┌────────
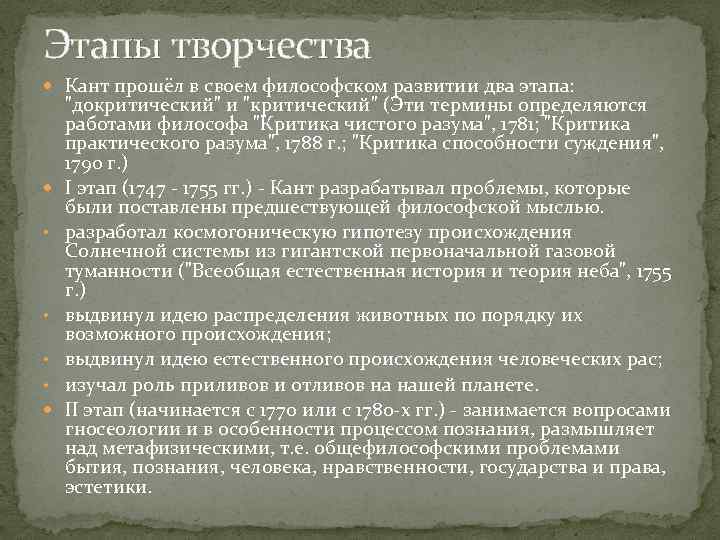 Этапы творчества

Кант прошёл в своем философском развитии два этапа: "докритический" и "критический" (Эти термины определяются работами философа "Критика чистого разума", 1781; "Критика практического разума", 1788 г.; "Критика способности суждения", 1790 г.)

I этап (1747 - 1755 гг.) - Кант разрабатывал проблемы, которые были поставлены предшествующей философской мыслью.

разработал космогоническую гипотезу происхождения Солнечной системы из гигантской первоначальной газовой туманности ("Всеобщая естественная история и теория неба", 1755 г.)

выдвинул идею распределения животных по порядку их возможного происхождения;

выдвинул идею естественного происхождения человеческих рас;

изучал роль приливов и отливов на нашей планете.

II этап (начинается с 1770 или с 1780-х гг.) - занимается вопросами гносеологии и в особенности процессом познания, размышляет над метафизическими, т.е. общефилософскими проблемами бытия, познания, человека, нравственности, государства и права, эстетики.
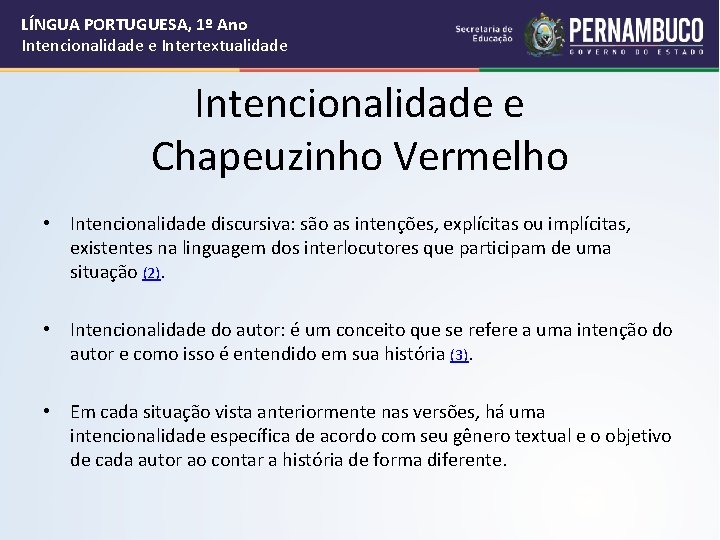 LÍNGUA PORTUGUESA, 1º Ano
Intencionalidade e Intertextualidade

Secretaria de Educação

PERNAMBUCO
GOVERNO DO ESTADO

Intencionalidade e Chapeuzinho Vermelho

• Intencionalidade discursiva: são as intenções, explícitas ou implícitas, existentes na linguagem dos interlocutores que participam de uma situação (2).

• Intencionalidade do autor: é um conceito que se refere a uma intenção do autor e como isso é entendido em sua história (3).

• Em cada situação vista anteriormente nas versões, há uma intencionalidade específica de acordo com seu gênero textual e o objetivo de cada autor ao contar a história de forma diferente.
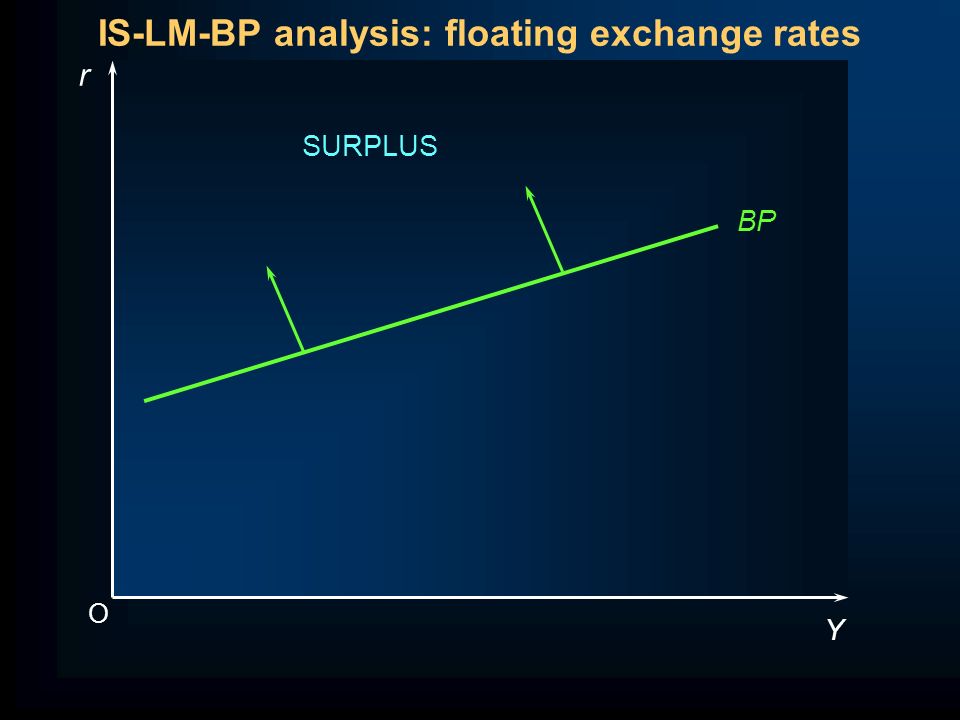 IS-LM-BP analysis: floating exchange rates

r

SURPLUS

BP

O

Y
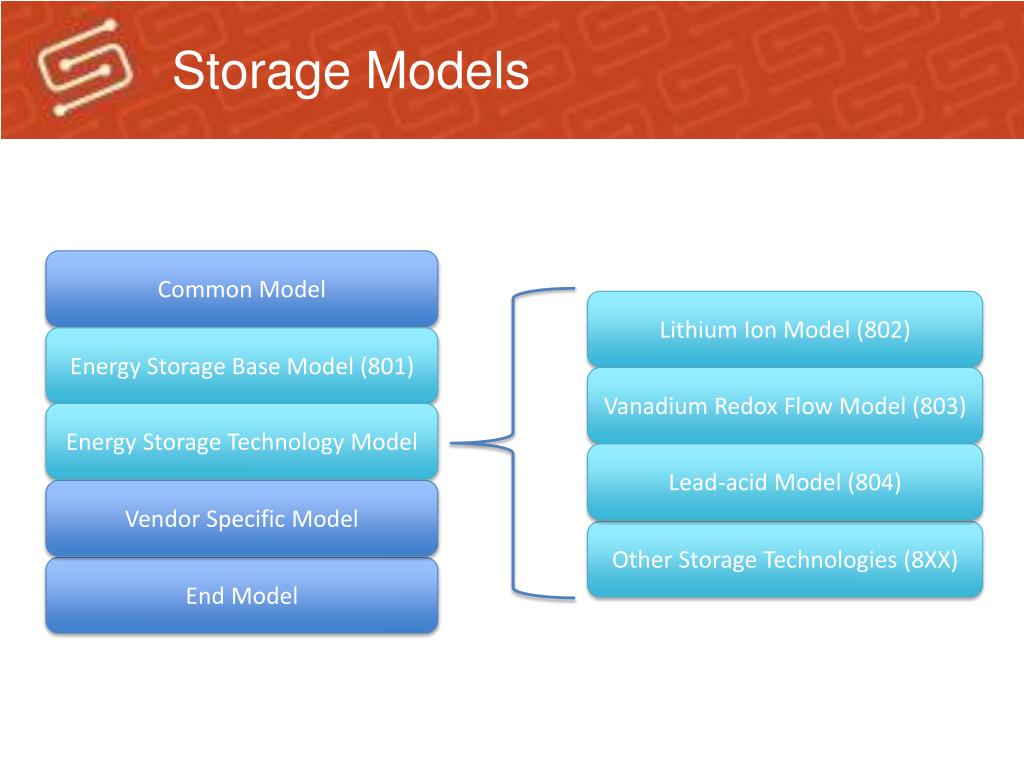 Storage Models

Common Model

Energy Storage Base Model (801)

Energy Storage Technology Model

Vendor Specific Model

End Model

Lithium Ion Model (802)

Vanadium Redox Flow Model (803)

Lead-acid Model (804)

Other Storage Technologies (8XX)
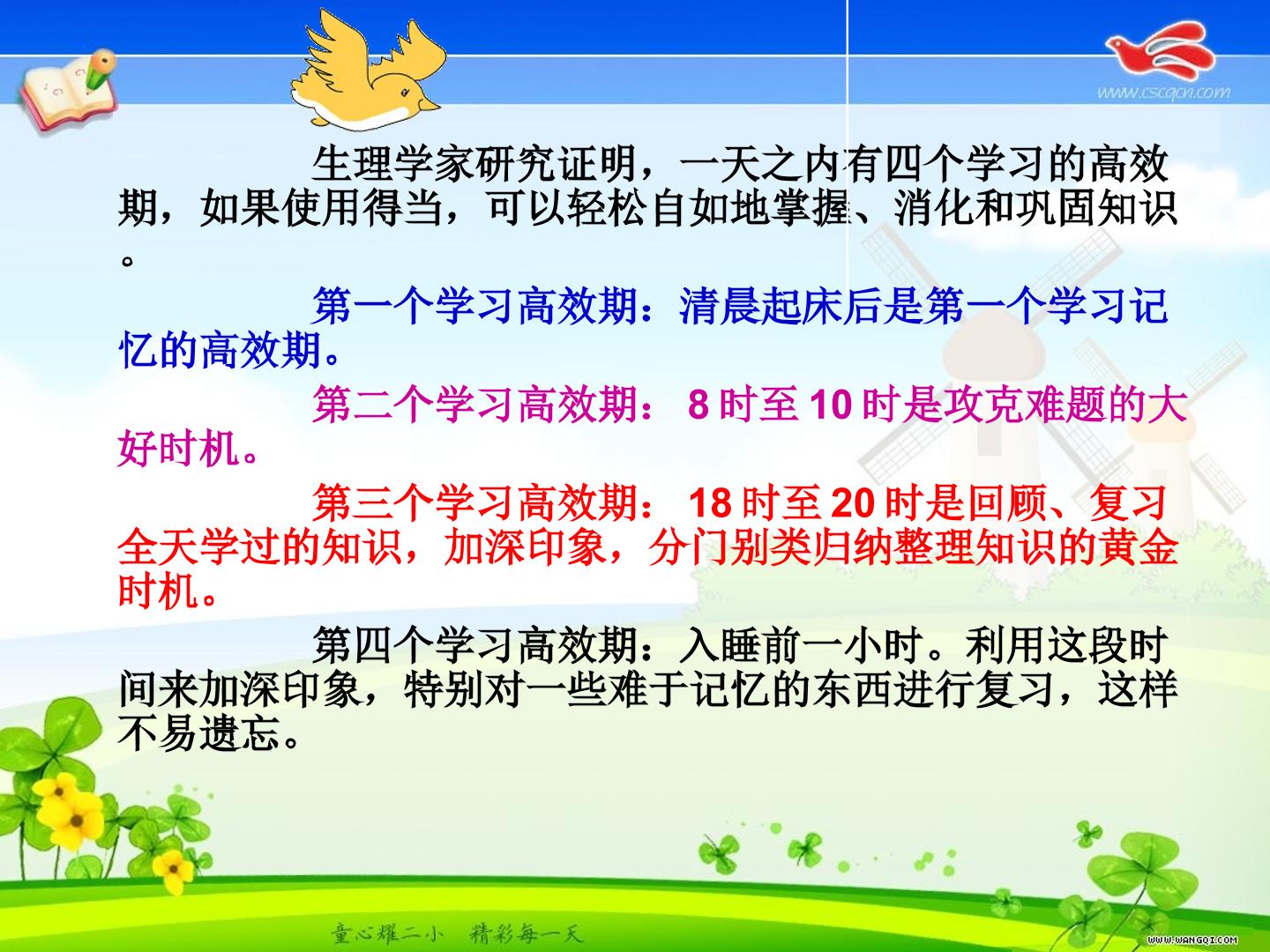 www.cscqcn.com

生理学家研究证明，一天之内有四个学习的高效期，如果使用得当，可以轻松自如地掌握、消化和巩固知识。

第一个学习高效期：清晨起床后是第一个学习记忆的高效期。

第二个学习高效期：8时至10时是攻克难题的大好时机。

第三个学习高效期：18时至20时是回顾、复习全天学过的知识，加深印象，分门别类归纳整理知识的黄金时机。

第四个学习高效期：入睡前一小时。利用这段时间来加深印象，特别对一些难于记忆的东西进行复习，这样不易遗忘。

童心耀二小 精彩每一天

WWW.WANGQI.COM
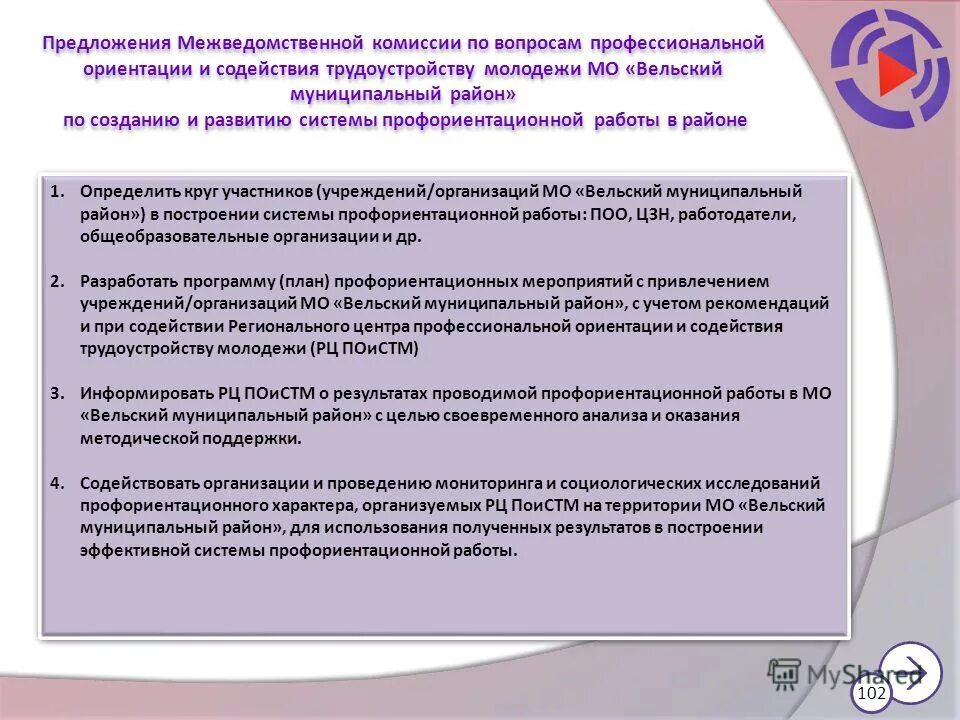 Предложения Межведомственной комиссии по вопросам профессиональной ориентации и содействия трудоустройству молодежи МО «Вельский муниципальный район»
по созданию и развитию системы профориентационной работы в районе

1. Определить круг участников (учреждений/организаций МО «Вельский муниципальный район») в построении системы профориентационной работы: ПОО, ЦЗН, работодатели, общеобразовательные организации и др.

2. Разработать программу (план) профориентационных мероприятий с привлечением учреждений/организаций МО «Вельский муниципальный район», с учетом рекомендаций и при содействии Регионального центра профессиональной ориентации и содействия трудоустройству молодежи (РЦ ПОиСТМ)

3. Информировать РЦ ПОиСТМ о результатах проводимой профориентационной работы в МО «Вельский муниципальный район» с целью своевременного анализа и оказания методической поддержки.

4. Содействовать организации и проведению мониторинга и социологических исследований профориентационного характера, организуемых РЦ ПоиСТМ на территории МО «Вельский муниципальный район», для использования полученных результатов в построении эффективной системы профориентационной работы.

MyShared

102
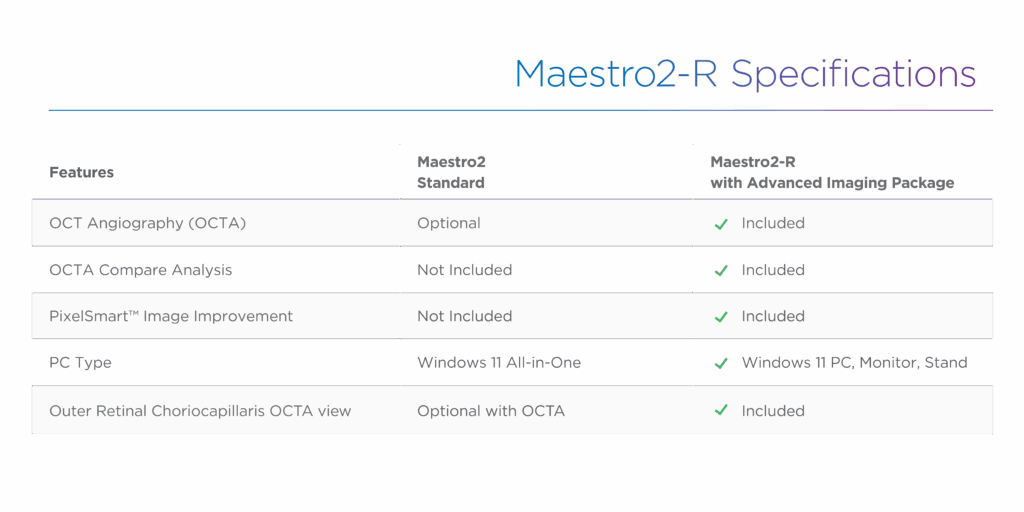 Maestro2-R Specifications

| Features | Maestro2 Standard | Maestro2-R with Advanced Imaging Package |
|---|---|---|
| OCT Angiography (OCTA) | Optional | ✓ Included |
| OCTA Compare Analysis | Not Included | ✓ Included |
| PixelSmart™ Image Improvement | Not Included | ✓ Included |
| PC Type | Windows 11 All-in-One | ✓ Windows 11 PC, Monitor, Stand |
| Outer Retinal Choriocapillaris OCTA view | Optional with OCTA | ✓ Included |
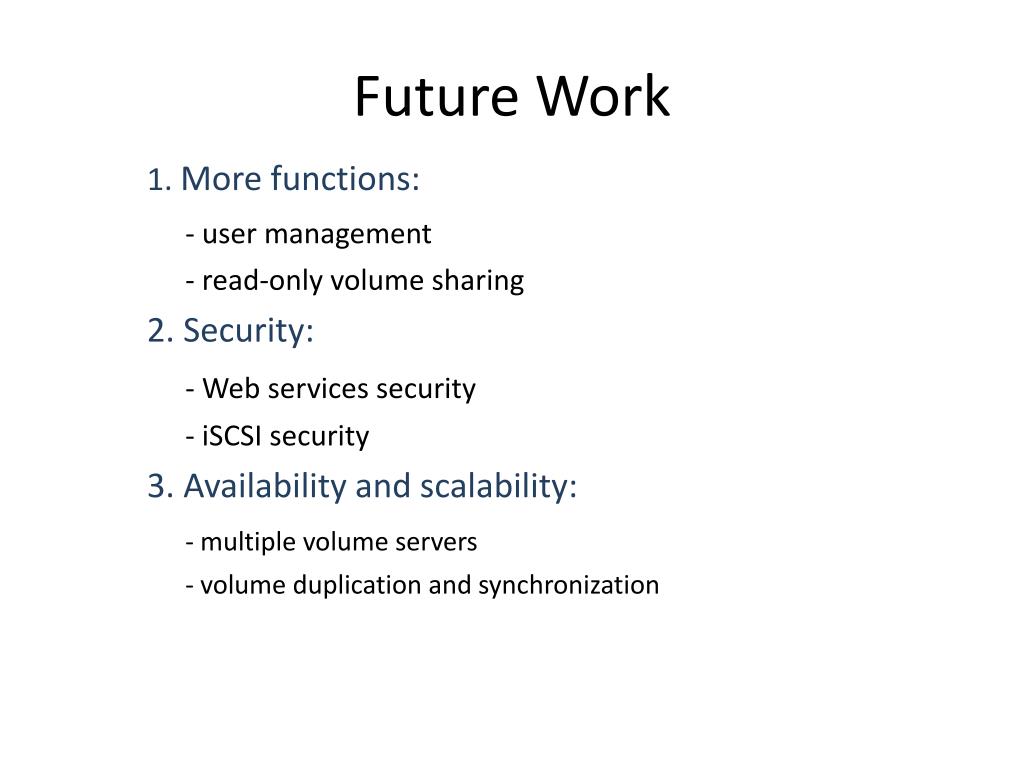 Future Work

1. More functions:

- user management

- read-only volume sharing

2. Security:

- Web services security

- iSCSI security

3. Availability and scalability:

- multiple volume servers

- volume duplication and synchronization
└────────
■ Required work
Please output, exactly as written, the lines above from the one holding "Maestro2-R Specifications" through the one holding "Monitor, Stand |", both included, with the pictures omitted.

■ Solution for this task
 Maestro2-R Specifications

| Features | Maestro2 Standard | Maestro2-R with Advanced Imaging Package |
|---|---|---|
| OCT Angiography (OCTA) | Optional | ✓ Included |
| OCTA Compare Analysis | Not Included | ✓ Included |
| PixelSmart™ Image Improvement | Not Included | ✓ Included |
| PC Type | Windows 11 All-in-One | ✓ Windows 11 PC, Monitor, Stand |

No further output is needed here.